Workflowr provides many features to track the progress of your data analysis project and make it easier to reproduce both the current version as well as previous versions of the project. However, this is only possible if the data files from previous versions can also be restored. In other words, even if you can obtain the code from six months ago, if you can’t obtain the data from six months ago, you won’t be able to reproduce your previous analysis.
Unfortunately, if you have large data files, you can’t simply commit them to the Git repository along with the code. The max file size able to be pushed to GitHub is 100 MB, and this is in general a good practice to follow no matter what Git hosting service you are using. Large files will make each push and pull take much longer and increase the risk of the download timing out. This vignette discusses various strategies for versioning your large data files.
Before considering any of the options below, you need to reconsider if this is even necessary for your project. And if it is, which data files need to be versioned. Specifically, large raw data files that are never modified do not need to be versioned. Instead, you could follow these steps:
For example, an RNA sequencing project will produce FASTQ files that are large and won’t be modified. Instead of committing these files to the Git repository, they should instead be uploaded to GEO/SRA.
If your large data files are modified throughout the project, one option would be to record metadata about the data files, save it in a plain text file, and then commit the plain text file to the Git repository. For example, you could record the modification date, file size, MD5 checksum, number of rows, number of columns, column means, etc.
For example, if your data file contains observational measurements from a remote sensor, you could record the date of the last observation and commit this information. Then if you need to reproduce an analysis from six months ago, you could recreate the previous version of the data file by filtering on the date column.
If you are comfortable using Git in the terminal, a good option is Git LFS. It is an extension to Git that adds extra functionality to the standard Git commands.
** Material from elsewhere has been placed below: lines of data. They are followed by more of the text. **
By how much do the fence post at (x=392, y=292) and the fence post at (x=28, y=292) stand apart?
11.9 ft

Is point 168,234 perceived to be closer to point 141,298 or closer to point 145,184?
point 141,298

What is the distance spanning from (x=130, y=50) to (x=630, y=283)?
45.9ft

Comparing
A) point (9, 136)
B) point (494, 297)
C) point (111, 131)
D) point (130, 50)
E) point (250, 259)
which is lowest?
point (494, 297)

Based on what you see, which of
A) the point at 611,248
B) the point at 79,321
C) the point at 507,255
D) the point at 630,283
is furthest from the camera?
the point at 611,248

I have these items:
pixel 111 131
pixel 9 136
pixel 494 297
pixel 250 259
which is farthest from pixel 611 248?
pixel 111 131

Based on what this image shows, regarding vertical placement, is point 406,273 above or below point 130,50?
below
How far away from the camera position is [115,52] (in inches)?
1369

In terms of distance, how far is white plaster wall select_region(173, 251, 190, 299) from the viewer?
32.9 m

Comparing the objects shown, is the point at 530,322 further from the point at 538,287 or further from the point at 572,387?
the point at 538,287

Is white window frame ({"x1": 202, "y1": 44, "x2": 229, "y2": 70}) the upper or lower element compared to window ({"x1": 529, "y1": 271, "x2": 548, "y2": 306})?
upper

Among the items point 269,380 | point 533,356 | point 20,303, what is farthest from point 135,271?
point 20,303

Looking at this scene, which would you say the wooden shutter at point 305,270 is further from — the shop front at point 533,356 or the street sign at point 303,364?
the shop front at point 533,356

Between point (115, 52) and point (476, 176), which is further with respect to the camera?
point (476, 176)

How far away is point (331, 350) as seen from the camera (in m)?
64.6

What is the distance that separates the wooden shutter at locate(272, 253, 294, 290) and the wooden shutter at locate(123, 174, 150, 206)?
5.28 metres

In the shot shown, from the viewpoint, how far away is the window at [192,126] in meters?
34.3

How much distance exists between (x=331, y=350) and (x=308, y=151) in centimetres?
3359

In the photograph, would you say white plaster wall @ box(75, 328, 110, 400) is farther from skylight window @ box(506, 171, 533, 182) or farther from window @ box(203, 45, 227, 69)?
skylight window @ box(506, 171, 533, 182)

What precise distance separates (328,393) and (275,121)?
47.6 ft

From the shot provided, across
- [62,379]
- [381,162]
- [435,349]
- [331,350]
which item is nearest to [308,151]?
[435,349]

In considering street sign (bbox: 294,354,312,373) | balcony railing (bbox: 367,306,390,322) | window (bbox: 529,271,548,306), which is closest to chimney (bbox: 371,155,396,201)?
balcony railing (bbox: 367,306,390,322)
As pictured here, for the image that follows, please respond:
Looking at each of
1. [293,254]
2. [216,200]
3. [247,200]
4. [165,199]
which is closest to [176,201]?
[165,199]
Thus it is completely compatible with workflowr.
Instead of committing the large file to the Git repository, it instead commits a plain text file containing a unique hash. It then uploads the large file to a remote server. If you checkout a previous version of the code, it will use the unique hash in the file to download the previous version of the large data file from the server.
Git LFS is integrated into GitHub. However, a free account is only allotted 1 GB of free storage and 1 GB a month of free bandwidth. Thus you may have to upgrade to a paid GitHub account if you need to version lots of large data files.
See the Git LFS website to download the software and set it up to track your large data files.
Note that for workflowr you can’t use Git LFS with any of the website
files in docs/
. GitHub
Pages serves the website using the exact versions of the files in
that directory on GitHub. In other words, it won’t pull the large data
files from the LFS server. Therefore everything will look fine on your
local machine, but break once pushed to GitHub.
As an example of a workflowr project that uses Git LFS, see the
GitHub repository singlecell-qtl.
Note that the large data files, e.g. data/eset/02192018.rds
, contain the phrase “Stored with Git LFS”. If you download the
repository with git clone
, the large data files will only
contain the unique hashes. See the contributing
instructions for how to use Git LFS to download the latest version
of the large data files.
An alternative option to Git LFS is the R package piggyback. Its main advantages are that it doesn’t require paying to upgrade your GitHub account or configuring Git. Instead, it uses R functions to upload large data files to releases on your GitHub repository. The main disadvantage, especially for workflowr, is that it isn’t integrated with Git. Therefore you will have to manually version the large data files by uploading them via piggyback, and recording the release version in a file in the workflowr project. This option is recommended if you anticipate substantial, but infrequent, changes to your large data files.
Importing large amounts of data into an R session can drastically degrade R’s performance or even cause it to crash. If you have a large amount of data stored in one or more tabular files, but only need to access a subset at a time, you should consider converting your large data files into a single database. Then you can query the database from R to obtain a given subset of the data needed for a particular analysis. Not only is this memory efficient, but you will benefit from the improved organization of your project’s data. See the CRAN Task View on Databases for resources for interacting with databases with R.